* _PROBLEM DETAILS_:
Copy out the lines of the records below word for word, leaving out the pictures.

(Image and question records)
==============================

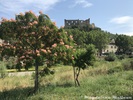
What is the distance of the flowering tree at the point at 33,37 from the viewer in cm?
795

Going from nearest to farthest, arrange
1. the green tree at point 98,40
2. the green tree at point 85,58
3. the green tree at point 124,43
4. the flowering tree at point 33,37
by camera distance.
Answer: the flowering tree at point 33,37 < the green tree at point 85,58 < the green tree at point 98,40 < the green tree at point 124,43

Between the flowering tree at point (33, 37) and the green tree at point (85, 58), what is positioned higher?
the flowering tree at point (33, 37)

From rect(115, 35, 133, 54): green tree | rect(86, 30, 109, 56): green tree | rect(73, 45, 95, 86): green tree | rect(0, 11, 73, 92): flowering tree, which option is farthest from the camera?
rect(115, 35, 133, 54): green tree

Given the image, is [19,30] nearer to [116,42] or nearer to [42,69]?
[42,69]

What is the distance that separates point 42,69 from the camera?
356 inches

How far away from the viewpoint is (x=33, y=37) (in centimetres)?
820

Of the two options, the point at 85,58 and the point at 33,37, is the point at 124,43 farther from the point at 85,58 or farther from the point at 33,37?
the point at 33,37

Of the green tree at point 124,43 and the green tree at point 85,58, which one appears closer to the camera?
the green tree at point 85,58

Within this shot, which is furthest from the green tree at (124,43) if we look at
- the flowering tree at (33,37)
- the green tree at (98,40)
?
the flowering tree at (33,37)

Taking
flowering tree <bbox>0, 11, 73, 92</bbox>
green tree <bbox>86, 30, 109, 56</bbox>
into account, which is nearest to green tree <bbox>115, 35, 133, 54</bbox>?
green tree <bbox>86, 30, 109, 56</bbox>

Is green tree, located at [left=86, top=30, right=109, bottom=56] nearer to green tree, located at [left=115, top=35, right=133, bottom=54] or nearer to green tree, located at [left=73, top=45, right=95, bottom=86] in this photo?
green tree, located at [left=115, top=35, right=133, bottom=54]

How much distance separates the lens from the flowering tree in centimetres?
795

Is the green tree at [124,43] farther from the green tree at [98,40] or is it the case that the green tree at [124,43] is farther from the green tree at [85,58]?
the green tree at [85,58]

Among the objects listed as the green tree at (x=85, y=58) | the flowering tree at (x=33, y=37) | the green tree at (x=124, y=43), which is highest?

==============================

* _EXERCISE ANSWER_:
What is the distance of the flowering tree at the point at 33,37 from the viewer in cm?
795

Going from nearest to farthest, arrange
1. the green tree at point 98,40
2. the green tree at point 85,58
3. the green tree at point 124,43
4. the flowering tree at point 33,37
by camera distance.
Answer: the flowering tree at point 33,37 < the green tree at point 85,58 < the green tree at point 98,40 < the green tree at point 124,43

Between the flowering tree at point (33, 37) and the green tree at point (85, 58), what is positioned higher?
the flowering tree at point (33, 37)

From rect(115, 35, 133, 54): green tree | rect(86, 30, 109, 56): green tree | rect(73, 45, 95, 86): green tree | rect(0, 11, 73, 92): flowering tree, which option is farthest from the camera?
rect(115, 35, 133, 54): green tree

Given the image, is [19,30] nearer to [116,42] or nearer to [42,69]?
[42,69]

What is the distance that separates point 42,69 from the camera?
356 inches

How far away from the viewpoint is (x=33, y=37) (in centimetres)?
820

Of the two options, the point at 85,58 and the point at 33,37, is the point at 124,43 farther from the point at 85,58 or farther from the point at 33,37?
the point at 33,37

Of the green tree at point 124,43 and the green tree at point 85,58, which one appears closer to the camera?
the green tree at point 85,58

Within this shot, which is furthest from the green tree at (124,43) if we look at
- the flowering tree at (33,37)
- the green tree at (98,40)
?
the flowering tree at (33,37)

Taking
flowering tree <bbox>0, 11, 73, 92</bbox>
green tree <bbox>86, 30, 109, 56</bbox>
into account, which is nearest to green tree <bbox>115, 35, 133, 54</bbox>?
green tree <bbox>86, 30, 109, 56</bbox>

Is green tree, located at [left=86, top=30, right=109, bottom=56] nearer to green tree, located at [left=115, top=35, right=133, bottom=54] or nearer to green tree, located at [left=73, top=45, right=95, bottom=86] in this photo?
green tree, located at [left=115, top=35, right=133, bottom=54]

How much distance separates the lens from the flowering tree in centimetres?
795

Is the green tree at [124,43] farther from the green tree at [98,40] or is it the case that the green tree at [124,43] is farther from the green tree at [85,58]?
the green tree at [85,58]

Among the objects listed as the green tree at (x=85, y=58) | the flowering tree at (x=33, y=37) | the green tree at (x=124, y=43), which is highest?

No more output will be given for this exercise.